Willy Brandt - Politician

Politician

From 3 October 1957, to 1966, Willy Brandt was Mayor of West Berlin, during a period of increasing tension in East-West relations that led to the construction of the Berlin Wall. In Brandt's first year as Mayor, he also served as the President of the Bundesrat in Bonn. Brandt was outspoken against the Soviet repression of the 1956 Hungarian Revolution and against Nikita Khrushchev's 1958 proposal that Berlin receive the status of a "free city". He was supported by the influential publisher Axel Springer. As Mayor of West Berlin, Brandt accomplished much in the way of urban development. New hotels, office-blocks and flats were constructed, while both Schloss Charlottenburg and the Reichstag were restored. Sections of the "Stadtring" Bundesautobahn 100 inner-city motorway were opened, while a major housing programme was carried out, with roughly 20,000 new dwellings built each year during his time in office.

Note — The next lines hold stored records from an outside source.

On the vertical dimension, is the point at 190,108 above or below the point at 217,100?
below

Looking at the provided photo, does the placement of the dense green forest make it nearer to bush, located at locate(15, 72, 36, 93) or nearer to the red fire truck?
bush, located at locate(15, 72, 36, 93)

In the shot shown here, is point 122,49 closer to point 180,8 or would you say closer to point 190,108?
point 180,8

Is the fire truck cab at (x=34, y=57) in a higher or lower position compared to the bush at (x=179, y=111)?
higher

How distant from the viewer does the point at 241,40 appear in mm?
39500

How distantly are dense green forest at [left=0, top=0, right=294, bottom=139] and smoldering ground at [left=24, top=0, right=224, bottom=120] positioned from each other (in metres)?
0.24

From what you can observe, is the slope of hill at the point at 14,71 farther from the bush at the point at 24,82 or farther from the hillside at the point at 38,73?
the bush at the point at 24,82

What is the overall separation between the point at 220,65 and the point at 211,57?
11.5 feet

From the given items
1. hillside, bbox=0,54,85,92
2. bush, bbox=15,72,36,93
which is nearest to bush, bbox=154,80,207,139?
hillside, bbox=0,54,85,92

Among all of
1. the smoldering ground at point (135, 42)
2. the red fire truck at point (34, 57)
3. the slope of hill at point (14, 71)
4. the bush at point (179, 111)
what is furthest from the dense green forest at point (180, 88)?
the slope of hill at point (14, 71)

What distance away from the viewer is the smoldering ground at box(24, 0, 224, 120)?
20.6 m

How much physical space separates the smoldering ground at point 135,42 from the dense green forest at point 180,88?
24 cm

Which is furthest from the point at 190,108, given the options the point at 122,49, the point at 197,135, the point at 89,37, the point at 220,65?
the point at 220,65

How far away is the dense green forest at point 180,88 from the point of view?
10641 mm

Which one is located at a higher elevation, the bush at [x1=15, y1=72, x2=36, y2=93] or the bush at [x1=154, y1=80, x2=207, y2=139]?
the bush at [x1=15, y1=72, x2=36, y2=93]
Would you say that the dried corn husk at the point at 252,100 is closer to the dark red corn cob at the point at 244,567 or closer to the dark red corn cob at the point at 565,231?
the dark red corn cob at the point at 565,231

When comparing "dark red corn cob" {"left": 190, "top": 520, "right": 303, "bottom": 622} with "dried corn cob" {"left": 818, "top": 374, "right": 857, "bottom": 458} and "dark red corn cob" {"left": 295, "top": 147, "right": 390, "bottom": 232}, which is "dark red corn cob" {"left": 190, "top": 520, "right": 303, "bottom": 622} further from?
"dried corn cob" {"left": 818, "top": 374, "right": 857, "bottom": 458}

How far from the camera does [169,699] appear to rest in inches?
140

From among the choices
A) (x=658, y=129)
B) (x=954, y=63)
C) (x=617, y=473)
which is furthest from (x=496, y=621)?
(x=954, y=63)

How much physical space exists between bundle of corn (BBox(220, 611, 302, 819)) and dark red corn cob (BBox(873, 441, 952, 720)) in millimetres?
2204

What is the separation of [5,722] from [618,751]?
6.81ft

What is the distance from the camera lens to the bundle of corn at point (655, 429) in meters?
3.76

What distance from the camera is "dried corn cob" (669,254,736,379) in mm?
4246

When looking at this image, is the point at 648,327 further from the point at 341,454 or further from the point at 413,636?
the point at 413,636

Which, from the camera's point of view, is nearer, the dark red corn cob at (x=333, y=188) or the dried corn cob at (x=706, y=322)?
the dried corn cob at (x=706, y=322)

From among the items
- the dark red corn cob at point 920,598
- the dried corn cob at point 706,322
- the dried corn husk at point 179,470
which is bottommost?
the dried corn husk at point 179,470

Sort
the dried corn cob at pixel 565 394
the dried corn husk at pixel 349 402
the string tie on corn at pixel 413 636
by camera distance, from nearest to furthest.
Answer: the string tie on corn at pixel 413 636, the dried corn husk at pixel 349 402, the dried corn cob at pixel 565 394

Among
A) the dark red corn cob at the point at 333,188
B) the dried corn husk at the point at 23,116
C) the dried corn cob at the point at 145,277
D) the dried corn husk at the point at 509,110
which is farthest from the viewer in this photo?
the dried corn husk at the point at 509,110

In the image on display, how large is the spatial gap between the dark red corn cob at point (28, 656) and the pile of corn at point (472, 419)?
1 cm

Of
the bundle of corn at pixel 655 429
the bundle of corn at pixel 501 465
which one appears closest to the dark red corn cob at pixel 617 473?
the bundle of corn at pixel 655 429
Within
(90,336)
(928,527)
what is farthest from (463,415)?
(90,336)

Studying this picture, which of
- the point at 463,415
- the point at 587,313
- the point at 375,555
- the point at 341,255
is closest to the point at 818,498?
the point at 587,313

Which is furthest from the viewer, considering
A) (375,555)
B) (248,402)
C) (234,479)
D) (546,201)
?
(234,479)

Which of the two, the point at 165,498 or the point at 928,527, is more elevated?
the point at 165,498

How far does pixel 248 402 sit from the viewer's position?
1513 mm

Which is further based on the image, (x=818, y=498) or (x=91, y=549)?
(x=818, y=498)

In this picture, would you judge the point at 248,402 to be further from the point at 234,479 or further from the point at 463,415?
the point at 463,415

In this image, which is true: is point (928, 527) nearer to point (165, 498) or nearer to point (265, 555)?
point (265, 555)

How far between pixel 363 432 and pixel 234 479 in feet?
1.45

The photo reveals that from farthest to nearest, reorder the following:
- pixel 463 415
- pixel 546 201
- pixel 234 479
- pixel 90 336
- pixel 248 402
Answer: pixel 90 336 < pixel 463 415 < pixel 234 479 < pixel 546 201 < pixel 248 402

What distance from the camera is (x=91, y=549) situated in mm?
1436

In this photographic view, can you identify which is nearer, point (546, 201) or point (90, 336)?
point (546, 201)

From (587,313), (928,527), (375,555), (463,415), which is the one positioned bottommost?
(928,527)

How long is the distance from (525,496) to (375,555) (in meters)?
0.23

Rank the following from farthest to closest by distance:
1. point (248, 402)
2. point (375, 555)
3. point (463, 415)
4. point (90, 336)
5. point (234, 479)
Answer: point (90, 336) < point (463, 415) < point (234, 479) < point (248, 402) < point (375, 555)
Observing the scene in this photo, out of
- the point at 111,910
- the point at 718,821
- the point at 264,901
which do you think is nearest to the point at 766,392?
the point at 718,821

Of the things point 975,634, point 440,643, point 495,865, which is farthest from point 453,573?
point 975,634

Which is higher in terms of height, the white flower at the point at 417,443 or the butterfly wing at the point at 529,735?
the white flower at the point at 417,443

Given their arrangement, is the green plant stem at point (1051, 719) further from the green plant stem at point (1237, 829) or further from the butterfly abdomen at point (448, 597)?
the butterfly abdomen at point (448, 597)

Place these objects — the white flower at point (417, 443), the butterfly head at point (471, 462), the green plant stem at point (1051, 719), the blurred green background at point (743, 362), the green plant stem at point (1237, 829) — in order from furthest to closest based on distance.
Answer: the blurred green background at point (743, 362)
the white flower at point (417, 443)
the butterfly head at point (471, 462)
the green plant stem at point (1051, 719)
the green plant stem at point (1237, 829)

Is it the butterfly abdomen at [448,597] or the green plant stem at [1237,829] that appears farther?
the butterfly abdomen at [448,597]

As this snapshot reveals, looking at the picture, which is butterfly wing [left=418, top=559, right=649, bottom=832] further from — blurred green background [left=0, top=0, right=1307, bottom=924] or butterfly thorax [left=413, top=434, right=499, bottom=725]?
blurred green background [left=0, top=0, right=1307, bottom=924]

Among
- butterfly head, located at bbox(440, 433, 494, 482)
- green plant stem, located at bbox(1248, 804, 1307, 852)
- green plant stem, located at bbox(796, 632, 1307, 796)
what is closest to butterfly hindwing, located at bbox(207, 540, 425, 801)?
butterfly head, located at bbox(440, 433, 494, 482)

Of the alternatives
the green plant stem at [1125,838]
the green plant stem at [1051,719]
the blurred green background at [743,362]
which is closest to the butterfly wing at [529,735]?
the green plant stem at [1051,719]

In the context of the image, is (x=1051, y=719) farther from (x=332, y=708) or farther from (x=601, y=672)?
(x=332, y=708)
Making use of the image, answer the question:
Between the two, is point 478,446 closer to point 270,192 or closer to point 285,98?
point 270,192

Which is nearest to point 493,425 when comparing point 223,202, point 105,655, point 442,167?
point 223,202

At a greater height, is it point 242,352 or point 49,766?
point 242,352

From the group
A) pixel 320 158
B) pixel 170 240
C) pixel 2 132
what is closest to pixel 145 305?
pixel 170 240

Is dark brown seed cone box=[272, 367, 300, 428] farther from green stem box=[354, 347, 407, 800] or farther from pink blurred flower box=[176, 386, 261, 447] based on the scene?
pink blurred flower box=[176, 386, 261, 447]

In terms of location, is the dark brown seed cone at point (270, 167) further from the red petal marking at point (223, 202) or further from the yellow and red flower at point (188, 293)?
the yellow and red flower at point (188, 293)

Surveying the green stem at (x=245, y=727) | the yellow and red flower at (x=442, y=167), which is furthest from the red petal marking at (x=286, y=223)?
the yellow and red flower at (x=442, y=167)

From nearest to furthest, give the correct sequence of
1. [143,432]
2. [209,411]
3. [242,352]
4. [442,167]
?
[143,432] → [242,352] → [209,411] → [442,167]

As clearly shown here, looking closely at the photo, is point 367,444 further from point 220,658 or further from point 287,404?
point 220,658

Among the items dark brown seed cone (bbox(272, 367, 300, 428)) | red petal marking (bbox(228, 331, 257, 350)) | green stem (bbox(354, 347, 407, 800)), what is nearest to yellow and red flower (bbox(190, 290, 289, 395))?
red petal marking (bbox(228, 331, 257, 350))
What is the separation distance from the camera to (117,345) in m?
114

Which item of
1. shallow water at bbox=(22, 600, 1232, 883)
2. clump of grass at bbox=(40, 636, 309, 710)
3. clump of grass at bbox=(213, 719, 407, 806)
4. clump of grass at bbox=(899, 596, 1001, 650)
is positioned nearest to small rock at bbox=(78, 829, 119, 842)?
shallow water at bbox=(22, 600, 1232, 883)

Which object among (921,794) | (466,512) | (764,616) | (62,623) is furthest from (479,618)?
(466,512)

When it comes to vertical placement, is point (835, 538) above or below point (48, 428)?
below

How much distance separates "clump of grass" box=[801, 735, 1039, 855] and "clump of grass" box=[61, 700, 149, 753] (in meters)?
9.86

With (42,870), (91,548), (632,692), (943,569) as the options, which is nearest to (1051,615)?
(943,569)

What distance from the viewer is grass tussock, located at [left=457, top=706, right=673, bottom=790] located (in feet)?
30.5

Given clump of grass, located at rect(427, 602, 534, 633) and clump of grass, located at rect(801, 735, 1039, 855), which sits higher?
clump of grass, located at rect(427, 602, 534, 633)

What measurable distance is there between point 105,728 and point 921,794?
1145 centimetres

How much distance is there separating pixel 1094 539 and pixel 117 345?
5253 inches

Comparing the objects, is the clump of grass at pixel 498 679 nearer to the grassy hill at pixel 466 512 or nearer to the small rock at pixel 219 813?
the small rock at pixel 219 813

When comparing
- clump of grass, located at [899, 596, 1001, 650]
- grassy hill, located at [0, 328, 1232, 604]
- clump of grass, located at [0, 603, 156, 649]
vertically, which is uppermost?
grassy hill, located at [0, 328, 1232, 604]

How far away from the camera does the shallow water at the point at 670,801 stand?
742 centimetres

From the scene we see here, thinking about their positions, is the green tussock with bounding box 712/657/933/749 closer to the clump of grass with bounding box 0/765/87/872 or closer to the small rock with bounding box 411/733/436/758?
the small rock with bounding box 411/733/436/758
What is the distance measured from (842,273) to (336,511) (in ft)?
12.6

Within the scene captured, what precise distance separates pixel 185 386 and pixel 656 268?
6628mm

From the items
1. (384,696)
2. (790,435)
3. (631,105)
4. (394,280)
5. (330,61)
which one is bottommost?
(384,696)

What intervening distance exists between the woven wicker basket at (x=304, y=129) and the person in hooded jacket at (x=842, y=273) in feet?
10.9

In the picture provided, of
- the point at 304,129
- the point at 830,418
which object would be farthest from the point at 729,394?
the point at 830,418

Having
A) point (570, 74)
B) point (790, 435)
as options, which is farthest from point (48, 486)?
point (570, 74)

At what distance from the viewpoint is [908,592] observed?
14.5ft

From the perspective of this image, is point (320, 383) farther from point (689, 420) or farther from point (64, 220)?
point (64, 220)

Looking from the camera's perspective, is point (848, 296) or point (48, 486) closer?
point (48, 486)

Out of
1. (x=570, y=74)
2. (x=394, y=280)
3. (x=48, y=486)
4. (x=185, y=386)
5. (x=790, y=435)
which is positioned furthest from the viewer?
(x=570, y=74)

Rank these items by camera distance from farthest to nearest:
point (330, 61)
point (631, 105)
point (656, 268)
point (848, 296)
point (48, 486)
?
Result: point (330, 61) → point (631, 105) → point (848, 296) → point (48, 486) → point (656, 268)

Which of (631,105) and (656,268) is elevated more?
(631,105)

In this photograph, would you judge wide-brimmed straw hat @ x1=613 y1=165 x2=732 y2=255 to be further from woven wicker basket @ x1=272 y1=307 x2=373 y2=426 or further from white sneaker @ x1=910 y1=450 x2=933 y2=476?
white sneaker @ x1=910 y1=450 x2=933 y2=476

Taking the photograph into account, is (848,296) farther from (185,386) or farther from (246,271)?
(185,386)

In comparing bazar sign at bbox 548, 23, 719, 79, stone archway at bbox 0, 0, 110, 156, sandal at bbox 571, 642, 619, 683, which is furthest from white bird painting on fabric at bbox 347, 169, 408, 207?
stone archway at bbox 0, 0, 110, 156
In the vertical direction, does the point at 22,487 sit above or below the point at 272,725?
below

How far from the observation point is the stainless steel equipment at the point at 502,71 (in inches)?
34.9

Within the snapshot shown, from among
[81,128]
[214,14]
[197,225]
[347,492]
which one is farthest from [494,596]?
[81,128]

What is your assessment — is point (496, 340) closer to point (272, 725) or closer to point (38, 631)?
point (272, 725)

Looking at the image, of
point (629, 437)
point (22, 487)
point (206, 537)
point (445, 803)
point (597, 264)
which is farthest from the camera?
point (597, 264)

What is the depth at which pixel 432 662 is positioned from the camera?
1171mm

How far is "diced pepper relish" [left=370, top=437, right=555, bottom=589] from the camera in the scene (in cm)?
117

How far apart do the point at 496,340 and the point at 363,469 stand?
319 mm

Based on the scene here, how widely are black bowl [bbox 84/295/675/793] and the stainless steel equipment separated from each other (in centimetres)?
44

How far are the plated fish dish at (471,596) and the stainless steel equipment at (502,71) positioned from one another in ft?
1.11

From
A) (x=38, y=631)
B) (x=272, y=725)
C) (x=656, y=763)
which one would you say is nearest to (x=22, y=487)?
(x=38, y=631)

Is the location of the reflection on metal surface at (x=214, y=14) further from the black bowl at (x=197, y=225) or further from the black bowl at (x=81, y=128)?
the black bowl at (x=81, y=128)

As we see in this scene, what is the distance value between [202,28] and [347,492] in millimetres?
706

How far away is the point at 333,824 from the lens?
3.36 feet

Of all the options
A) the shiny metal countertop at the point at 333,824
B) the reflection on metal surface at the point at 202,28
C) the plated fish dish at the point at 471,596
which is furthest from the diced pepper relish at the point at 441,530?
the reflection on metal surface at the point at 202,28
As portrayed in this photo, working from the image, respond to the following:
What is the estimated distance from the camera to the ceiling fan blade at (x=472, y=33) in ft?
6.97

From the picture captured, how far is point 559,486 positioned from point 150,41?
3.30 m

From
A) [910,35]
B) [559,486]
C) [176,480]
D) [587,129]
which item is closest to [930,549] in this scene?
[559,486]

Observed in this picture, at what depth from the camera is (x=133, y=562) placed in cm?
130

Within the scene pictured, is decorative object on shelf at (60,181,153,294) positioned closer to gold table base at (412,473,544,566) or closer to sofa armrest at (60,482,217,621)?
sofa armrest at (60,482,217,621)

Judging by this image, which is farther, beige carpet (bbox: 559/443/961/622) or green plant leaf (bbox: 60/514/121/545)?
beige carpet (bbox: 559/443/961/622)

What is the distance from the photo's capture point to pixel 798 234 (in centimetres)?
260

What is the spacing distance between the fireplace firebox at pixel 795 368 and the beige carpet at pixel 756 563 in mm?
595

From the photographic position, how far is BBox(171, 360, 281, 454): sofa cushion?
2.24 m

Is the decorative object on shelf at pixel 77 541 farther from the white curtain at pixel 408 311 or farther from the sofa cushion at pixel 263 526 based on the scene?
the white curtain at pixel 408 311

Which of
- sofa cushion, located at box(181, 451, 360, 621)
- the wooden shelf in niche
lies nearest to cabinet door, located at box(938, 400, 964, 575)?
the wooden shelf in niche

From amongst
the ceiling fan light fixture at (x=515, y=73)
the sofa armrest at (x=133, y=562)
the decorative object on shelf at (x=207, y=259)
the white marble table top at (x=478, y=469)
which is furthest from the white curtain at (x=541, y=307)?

At the start of 1961, U.S. President John F. Kennedy saw Brandt as the wave of the future in West Germany and was hoping he would replace Konrad Adenauer as chancellor following elections later in the year. Kennedy made this preference clear by inviting Brandt, the West German opposition leader, to an official meeting at the White House a month before meeting with Adenauer, the country’s leader. The diplomatic snub strained relations between Kennedy and Adenauer further during an especially tense time for Berlin. However, following the building of the Berlin Wall in August 1961, Brandt was disappointed and angry with Kennedy. Speaking in Berlin three days later, Brandt criticized Kennedy, asserting "Berlin expects more than words. It expects political action." He also wrote Kennedy a highly critical public letter in which he warned that the development was liable "to arouse doubts about the ability of the three Powers to react and their determination" and he called the situation "a state of accomplished extortion"."

Brandt became the Chairman of the SPD in 1964, a post that he retained until 1987, longer than any other party Chairman since its foundation by August Bebel. Brandt was the SPD candidate for the Chancellorship in 1961, but he lost to Konrad Adenauer's conservative Christian Democratic Union of Germany (CDU). In 1965, Brandt ran again, but lost to the popular Ludwig Erhard. Erhard's government was short-lived, however, and in 1966 a grand coalition between the SPD and CDU was formed, with Brandt as Foreign Minister and Vice-Chancellor.